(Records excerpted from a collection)
start

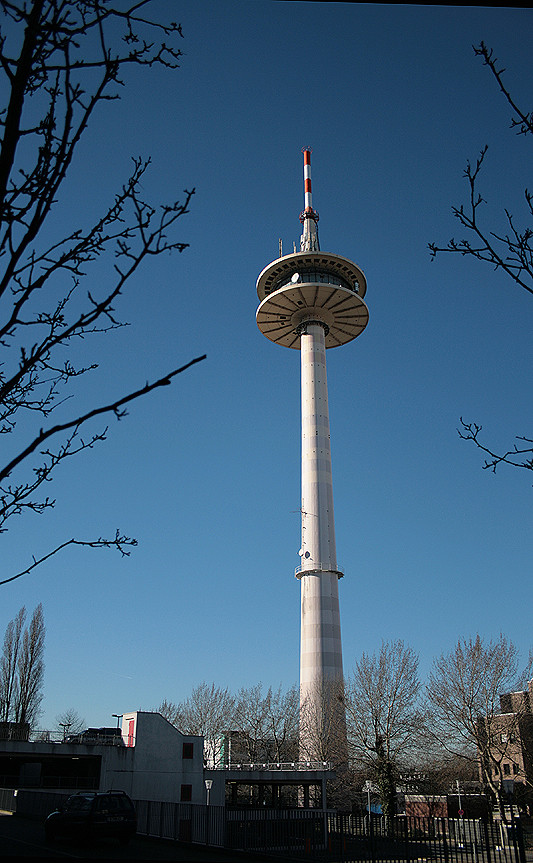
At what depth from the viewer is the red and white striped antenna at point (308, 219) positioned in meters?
76.8

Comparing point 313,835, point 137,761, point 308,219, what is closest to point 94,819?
point 313,835

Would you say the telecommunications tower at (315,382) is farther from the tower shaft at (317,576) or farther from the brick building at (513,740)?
the brick building at (513,740)

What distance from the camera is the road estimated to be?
18.0 m

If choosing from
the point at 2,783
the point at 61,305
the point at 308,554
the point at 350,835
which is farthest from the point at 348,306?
the point at 61,305

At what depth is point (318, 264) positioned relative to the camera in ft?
243

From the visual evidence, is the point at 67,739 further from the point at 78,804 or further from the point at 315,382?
the point at 315,382

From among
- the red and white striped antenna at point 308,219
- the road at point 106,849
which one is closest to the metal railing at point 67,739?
the road at point 106,849

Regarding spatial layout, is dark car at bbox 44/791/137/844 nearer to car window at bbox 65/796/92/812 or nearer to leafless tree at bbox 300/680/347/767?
car window at bbox 65/796/92/812

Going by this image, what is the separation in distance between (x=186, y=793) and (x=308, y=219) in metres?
58.8

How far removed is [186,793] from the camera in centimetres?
3950

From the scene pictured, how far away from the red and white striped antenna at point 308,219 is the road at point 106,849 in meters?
62.9

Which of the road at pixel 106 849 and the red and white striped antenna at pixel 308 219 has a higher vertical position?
the red and white striped antenna at pixel 308 219

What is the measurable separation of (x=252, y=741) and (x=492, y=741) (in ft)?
88.4

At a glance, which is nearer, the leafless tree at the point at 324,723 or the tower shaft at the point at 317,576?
the leafless tree at the point at 324,723
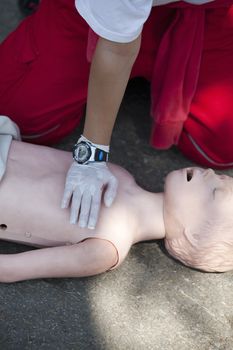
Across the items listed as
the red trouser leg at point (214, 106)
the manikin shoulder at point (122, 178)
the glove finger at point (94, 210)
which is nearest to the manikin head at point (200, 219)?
the manikin shoulder at point (122, 178)

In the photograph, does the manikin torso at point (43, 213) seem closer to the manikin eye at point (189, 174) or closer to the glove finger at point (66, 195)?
the glove finger at point (66, 195)

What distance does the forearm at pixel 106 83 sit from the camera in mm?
1672

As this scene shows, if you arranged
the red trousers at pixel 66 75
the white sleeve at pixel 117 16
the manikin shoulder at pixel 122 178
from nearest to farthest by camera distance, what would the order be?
the white sleeve at pixel 117 16 → the manikin shoulder at pixel 122 178 → the red trousers at pixel 66 75

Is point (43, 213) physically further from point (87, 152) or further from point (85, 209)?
point (87, 152)

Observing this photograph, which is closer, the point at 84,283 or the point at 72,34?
the point at 84,283

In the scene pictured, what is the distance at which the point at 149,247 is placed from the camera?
1976mm

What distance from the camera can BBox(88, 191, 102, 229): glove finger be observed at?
1742 mm

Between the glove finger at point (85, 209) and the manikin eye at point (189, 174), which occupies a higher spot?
the manikin eye at point (189, 174)

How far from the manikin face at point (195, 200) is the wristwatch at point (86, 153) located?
23 cm

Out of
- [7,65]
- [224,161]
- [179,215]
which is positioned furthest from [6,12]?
[179,215]

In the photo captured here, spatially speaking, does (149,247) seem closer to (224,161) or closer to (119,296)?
(119,296)

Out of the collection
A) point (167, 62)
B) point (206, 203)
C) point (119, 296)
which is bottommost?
point (119, 296)

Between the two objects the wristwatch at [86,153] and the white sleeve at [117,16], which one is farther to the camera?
the wristwatch at [86,153]

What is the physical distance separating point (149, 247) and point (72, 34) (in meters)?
0.77
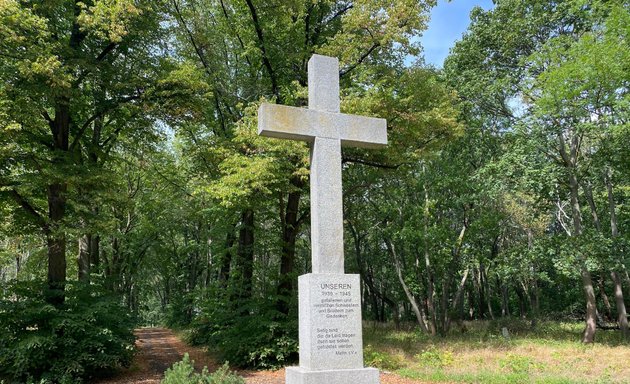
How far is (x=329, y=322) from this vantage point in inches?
232

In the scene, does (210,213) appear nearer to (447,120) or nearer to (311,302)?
(447,120)

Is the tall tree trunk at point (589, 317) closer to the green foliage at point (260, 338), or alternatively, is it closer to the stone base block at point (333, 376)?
the green foliage at point (260, 338)

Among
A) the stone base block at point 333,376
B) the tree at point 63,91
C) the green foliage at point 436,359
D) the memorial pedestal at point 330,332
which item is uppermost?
the tree at point 63,91

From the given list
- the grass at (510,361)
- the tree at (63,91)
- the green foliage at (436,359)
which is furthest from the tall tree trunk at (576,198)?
the tree at (63,91)

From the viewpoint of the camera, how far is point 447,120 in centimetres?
1383

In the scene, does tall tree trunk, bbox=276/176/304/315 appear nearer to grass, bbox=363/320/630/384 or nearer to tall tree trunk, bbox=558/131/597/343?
grass, bbox=363/320/630/384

end

__GIVEN EXERCISE__
Put everything from the line containing "In the scene, does tall" down to the final line into a Markdown table with two columns, Row for the row number and Line for the line itself. Leave out any blank lines.

__CORRECT RESPONSE__
| Row | Line |
|---|---|
| 1 | In the scene, does tall tree trunk, bbox=276/176/304/315 appear nearer to grass, bbox=363/320/630/384 or nearer to tall tree trunk, bbox=558/131/597/343? |
| 2 | grass, bbox=363/320/630/384 |